This astounds me, although it probably shouldn’t. Mainstream porn is male-centric in both its advertising (“Single ladies in your area,” “Grow 3 inches in 3 weeks!”) and its aesthetic focus. While the proportions and attractiveness of female stars are of the utmost importance, there is no gender reciprocity. Have you ever really looked at some of the guys who do porn? I’ve seen food items that were more sexually appealing.
The pervasiveness of point-of-view videos only further reinforces the point. The majority of porn is designed for the male viewer, designed so that he may more easily envision himself having hot, hot sex with the woman onscreen. However, when, as a Nielsen Media Research study claims, one in three people accessing porn are female, this creates a problem. As well as potentially alienating a huge consumer base—13 million American women check out online porn at least once a month—the industry also reinforces the idea of female sexuality as being shameful by relegating “female-friendly” videos to specialty sections in stores and separate categories on websites.

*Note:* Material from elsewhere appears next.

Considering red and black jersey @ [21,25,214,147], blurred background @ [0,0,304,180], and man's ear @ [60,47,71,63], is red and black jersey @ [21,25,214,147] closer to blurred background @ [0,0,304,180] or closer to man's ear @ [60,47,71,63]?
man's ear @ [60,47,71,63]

This is also widely apparent in porn’s approach to the LGBT community. While male gay porn is readily available and varied, the majority of “lesbian” porn is designed for the consumption of straight men and ignores the needs of the people actually participating in girl-on-girl sex.
This issue isn’t limited to campus. There is a multi-billion dollar industry that thrives on targeting male viewers. But the University of Mary Washington has brought it close to home. Last year, Gail Dines was hired as the keynote speaker for women’s history month. Ms. Dines makes her professional career writing about how porn hurts women. Her book, “Pornland,” is a 256-page diatribe on the evils of the genre and defends the idea that porn is a cause of sexual assault and misogyny. Even eight months later, I hear people discussing that event. She made an impression on the way our school views women and adult entertainment, and I don’t think it was a good one.
I wish that we could have an open dialogue about women and porn and how fantastic that combination can be. I wish that it was more socially acceptable for girls to discuss their favorite sites and stores. I wish that Jenna Jameson could have male co-stars who were even remotely attractive. But for now, I wish that the culture of the campus would convey the reality of who’s clogging up Apogee between the hours of 11 p.m. and 2 a.m. For one-third of your unwatched YouTube videos and crashed Tumblr pages, you have the ladies to blame.